---------- RECORDS FOR THIS EXERCISE

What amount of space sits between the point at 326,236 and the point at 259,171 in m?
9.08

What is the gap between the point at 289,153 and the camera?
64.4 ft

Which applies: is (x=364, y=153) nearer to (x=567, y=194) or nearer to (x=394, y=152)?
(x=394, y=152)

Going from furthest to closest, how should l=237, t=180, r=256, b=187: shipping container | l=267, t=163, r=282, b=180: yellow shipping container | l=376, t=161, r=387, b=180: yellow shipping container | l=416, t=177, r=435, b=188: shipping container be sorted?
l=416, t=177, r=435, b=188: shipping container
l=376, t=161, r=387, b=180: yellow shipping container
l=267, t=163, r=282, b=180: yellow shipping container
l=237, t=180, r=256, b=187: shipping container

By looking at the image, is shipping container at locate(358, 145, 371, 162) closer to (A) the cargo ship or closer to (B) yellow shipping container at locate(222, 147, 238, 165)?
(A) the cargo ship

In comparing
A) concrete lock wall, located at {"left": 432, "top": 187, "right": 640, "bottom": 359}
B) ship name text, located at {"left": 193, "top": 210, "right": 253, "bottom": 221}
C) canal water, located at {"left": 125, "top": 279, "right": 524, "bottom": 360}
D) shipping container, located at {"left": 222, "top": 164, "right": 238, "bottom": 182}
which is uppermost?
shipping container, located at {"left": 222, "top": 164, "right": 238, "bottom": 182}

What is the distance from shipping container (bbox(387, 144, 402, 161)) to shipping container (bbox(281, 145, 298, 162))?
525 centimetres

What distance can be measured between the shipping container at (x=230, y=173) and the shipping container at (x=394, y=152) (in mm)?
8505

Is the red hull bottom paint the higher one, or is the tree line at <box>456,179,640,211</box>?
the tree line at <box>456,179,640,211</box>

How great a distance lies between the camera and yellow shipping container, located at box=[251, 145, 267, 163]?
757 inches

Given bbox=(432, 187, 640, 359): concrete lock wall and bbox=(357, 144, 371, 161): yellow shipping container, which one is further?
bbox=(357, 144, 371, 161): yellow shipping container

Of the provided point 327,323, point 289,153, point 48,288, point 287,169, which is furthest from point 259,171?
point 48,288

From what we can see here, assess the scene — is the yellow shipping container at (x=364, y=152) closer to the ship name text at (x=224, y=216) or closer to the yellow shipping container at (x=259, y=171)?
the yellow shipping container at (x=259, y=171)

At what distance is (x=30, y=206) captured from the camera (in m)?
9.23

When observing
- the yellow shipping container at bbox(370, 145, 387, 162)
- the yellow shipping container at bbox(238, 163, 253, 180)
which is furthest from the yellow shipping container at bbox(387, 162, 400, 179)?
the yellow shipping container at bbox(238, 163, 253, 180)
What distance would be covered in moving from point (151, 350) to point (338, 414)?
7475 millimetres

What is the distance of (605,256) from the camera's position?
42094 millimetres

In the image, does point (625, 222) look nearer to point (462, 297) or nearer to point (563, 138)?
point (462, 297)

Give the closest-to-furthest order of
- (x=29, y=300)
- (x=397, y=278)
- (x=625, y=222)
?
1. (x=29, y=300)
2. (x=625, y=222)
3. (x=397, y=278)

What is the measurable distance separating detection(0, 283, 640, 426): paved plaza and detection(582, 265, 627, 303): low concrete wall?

--------------------

Write out only what runs from the line holding "At what distance" through the last line of the records, exactly as shown.

At what distance is (x=30, y=206) captured from the camera (in m)?
9.23

When observing
- the yellow shipping container at bbox(370, 145, 387, 162)
- the yellow shipping container at bbox(238, 163, 253, 180)
which is furthest from the yellow shipping container at bbox(387, 162, 400, 179)?
the yellow shipping container at bbox(238, 163, 253, 180)
What distance would be covered in moving from point (151, 350) to point (338, 414)?
7475 millimetres

What is the distance of (605,256) from the camera's position?
42094 millimetres

In the image, does point (625, 222) look nearer to point (462, 297) or nearer to point (563, 138)?
point (462, 297)

Give the closest-to-furthest order of
- (x=29, y=300)
- (x=397, y=278)
- (x=625, y=222)
?
1. (x=29, y=300)
2. (x=625, y=222)
3. (x=397, y=278)

What is the measurable distance separating detection(0, 283, 640, 426): paved plaza and detection(582, 265, 627, 303): low concrete wall?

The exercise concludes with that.